Makna Ketupek dalam Tradisi Bengkulu

Menurut pemerhati sejarah Bengkulu Kaharudin Taher, ketupek merupakan gabungan kata Ketu dan Lipek.

oleh Yuliardi Hardjo Putro diperbarui 08 Jul 2016, 06:00 WIB
Pedagang kulit ketupat melayani pembeli di sekitar Pakualaman,Yogyakarta, menjelang Hari Raya Idul Fitri 1437 Hijriah, Senin (4/7). H-2 menjelang Lebaran, pedagang musiman yang menjual kulit ketupat mulai bermunculan. (Liputan6.com/Boy Harjanto)
Di Bengkulu, ada dua jenis ketupek, yaitu ketupek tino atau perempuan, dan ketupek lanang atau lelaki.

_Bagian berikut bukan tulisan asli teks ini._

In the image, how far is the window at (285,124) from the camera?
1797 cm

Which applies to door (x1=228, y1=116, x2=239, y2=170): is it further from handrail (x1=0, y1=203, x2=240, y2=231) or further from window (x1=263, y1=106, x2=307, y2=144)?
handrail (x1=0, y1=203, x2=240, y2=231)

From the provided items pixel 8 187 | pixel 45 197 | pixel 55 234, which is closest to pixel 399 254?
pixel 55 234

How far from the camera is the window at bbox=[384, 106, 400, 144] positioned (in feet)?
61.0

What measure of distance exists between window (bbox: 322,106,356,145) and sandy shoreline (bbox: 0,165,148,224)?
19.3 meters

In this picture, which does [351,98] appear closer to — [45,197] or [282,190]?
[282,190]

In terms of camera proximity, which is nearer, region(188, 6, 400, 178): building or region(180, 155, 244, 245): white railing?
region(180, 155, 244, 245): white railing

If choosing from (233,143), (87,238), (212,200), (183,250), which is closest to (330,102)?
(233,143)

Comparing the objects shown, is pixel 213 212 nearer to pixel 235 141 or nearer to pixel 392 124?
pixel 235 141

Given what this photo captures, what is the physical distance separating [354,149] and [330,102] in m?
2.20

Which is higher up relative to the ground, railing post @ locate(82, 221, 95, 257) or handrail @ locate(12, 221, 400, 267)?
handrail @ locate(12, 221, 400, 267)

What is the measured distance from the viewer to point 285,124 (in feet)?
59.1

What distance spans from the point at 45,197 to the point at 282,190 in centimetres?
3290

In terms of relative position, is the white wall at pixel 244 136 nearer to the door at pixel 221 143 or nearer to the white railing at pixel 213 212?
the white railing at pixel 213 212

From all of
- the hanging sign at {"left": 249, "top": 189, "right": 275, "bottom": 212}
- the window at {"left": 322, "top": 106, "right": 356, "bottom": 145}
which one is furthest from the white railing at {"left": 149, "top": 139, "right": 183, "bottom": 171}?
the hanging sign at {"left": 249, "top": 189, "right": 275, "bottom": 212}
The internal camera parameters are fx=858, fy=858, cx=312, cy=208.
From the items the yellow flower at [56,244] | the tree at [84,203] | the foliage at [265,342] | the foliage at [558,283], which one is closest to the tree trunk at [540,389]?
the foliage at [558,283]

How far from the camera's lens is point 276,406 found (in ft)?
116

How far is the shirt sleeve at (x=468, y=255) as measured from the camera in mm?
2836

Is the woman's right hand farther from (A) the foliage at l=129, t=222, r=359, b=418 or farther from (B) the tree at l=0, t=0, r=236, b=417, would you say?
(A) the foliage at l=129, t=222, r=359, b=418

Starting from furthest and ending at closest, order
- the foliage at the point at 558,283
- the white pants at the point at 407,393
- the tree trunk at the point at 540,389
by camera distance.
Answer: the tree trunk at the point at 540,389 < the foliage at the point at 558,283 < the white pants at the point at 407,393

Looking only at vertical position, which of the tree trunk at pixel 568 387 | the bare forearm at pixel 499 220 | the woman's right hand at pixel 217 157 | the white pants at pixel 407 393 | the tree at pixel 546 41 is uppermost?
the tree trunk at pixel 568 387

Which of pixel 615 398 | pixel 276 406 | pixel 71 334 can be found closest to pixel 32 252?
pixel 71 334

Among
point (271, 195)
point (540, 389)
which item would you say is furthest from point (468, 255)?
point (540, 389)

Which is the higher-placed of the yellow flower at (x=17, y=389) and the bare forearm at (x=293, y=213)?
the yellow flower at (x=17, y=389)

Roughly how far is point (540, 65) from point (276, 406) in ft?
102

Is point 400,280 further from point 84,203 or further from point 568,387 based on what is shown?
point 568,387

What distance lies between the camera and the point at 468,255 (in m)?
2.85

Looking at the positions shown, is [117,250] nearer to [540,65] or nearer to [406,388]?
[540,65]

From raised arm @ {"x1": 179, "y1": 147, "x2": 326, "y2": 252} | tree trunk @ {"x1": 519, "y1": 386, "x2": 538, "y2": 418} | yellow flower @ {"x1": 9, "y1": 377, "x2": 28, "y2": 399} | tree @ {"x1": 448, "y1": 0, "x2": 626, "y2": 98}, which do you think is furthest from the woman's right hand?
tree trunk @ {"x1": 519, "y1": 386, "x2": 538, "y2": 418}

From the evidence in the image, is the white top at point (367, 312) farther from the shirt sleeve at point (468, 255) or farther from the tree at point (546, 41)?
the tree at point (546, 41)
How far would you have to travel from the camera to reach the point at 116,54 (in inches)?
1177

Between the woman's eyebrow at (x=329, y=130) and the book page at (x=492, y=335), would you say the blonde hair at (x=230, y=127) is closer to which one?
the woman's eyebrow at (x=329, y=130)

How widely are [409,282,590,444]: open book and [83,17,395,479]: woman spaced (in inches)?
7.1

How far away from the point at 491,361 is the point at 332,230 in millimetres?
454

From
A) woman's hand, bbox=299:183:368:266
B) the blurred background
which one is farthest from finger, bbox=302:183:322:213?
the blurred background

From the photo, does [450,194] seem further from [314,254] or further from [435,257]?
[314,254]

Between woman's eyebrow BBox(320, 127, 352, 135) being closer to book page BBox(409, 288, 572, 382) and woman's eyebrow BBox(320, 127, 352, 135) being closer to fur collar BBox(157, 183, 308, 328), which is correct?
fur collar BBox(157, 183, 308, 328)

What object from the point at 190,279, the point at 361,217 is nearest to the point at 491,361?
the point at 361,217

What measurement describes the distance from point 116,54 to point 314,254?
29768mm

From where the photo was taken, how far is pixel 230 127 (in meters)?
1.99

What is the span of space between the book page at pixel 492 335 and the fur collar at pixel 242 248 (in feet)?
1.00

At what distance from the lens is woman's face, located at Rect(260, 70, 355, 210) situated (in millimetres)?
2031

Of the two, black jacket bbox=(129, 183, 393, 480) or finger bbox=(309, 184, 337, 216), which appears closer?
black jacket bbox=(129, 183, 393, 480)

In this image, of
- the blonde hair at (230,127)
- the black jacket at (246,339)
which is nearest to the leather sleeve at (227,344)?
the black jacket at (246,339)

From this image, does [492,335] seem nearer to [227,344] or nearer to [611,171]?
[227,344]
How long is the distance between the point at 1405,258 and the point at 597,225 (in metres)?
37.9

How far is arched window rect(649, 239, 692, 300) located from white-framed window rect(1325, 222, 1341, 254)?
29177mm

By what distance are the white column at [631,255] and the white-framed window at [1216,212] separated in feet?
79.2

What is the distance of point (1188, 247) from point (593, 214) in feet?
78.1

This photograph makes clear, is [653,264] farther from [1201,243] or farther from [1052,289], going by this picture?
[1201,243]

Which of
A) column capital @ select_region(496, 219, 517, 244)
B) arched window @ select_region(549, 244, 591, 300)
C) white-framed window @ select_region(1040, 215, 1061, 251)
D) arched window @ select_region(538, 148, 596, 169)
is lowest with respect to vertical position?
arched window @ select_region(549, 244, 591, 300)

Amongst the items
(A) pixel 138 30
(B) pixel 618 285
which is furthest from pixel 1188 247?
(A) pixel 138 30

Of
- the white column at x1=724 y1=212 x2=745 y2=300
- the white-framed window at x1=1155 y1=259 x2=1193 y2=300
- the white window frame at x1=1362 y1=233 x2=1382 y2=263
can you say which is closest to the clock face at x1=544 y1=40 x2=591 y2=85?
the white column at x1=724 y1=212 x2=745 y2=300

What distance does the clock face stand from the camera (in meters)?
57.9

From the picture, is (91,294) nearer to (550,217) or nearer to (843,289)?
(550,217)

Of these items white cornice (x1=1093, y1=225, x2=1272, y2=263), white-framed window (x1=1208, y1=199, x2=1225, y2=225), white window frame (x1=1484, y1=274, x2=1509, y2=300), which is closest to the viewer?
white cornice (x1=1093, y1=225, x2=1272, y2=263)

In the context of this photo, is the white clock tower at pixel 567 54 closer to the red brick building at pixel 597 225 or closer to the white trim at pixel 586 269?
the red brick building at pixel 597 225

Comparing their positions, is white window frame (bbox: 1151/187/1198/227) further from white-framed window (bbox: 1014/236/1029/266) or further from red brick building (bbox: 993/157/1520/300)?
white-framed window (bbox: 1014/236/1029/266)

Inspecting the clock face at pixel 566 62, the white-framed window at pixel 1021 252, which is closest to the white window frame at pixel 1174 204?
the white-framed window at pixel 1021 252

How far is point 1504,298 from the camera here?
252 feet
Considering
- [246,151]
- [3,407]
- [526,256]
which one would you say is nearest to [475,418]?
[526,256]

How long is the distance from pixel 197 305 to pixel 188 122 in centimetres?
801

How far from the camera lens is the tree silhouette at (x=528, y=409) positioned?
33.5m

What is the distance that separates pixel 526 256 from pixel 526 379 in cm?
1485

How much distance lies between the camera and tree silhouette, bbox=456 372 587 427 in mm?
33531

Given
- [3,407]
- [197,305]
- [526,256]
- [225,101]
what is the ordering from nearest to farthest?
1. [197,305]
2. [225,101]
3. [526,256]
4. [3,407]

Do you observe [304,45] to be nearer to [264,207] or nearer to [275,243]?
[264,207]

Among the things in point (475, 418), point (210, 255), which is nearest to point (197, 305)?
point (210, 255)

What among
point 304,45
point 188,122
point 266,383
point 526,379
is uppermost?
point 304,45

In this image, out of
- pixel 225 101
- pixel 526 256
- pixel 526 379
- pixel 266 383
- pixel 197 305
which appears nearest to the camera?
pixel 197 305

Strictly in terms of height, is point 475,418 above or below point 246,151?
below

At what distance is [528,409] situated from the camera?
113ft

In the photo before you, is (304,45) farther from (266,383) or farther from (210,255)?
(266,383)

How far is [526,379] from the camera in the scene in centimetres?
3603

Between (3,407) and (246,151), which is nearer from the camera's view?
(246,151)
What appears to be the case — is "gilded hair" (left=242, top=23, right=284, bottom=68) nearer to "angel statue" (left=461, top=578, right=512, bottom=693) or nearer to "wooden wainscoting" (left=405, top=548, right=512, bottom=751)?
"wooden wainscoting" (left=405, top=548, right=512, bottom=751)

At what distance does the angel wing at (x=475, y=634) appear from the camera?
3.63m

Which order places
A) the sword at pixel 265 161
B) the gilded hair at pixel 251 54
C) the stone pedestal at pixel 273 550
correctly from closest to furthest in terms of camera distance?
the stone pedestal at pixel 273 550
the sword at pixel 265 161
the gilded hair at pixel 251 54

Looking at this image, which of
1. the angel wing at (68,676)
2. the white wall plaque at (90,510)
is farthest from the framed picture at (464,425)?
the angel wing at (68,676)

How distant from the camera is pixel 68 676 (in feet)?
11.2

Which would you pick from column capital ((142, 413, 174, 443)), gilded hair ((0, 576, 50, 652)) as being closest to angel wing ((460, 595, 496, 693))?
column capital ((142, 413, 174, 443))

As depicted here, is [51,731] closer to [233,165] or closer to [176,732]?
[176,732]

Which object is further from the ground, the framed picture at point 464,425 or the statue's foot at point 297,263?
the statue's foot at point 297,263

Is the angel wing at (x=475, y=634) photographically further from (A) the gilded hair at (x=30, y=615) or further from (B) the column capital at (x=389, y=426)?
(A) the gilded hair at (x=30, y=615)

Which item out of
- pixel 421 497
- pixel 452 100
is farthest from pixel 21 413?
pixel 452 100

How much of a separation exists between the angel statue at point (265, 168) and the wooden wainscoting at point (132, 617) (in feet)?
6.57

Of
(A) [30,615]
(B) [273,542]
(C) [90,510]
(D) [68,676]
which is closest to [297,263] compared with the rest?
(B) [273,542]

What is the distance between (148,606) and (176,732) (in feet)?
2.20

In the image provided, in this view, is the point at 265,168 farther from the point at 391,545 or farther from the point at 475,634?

Liputan6.com, Bengkulu- Pernah dengar istilah ketupek Bengkulu? Secara bentuk, ketupek hampir sama dengan ketupat pada umumnya. Perbedaannya adalah dua jenis ketupek, yaitu ketupek tino atau perempuan, dan ketupek lanang atau lelaki.

Jika ketupek tino berbentuk segi empat biasa, ketupek lanang berbentuk seperti kepalan tangan. Karena itu, ketupek lanang sering disamakan dengan tinju.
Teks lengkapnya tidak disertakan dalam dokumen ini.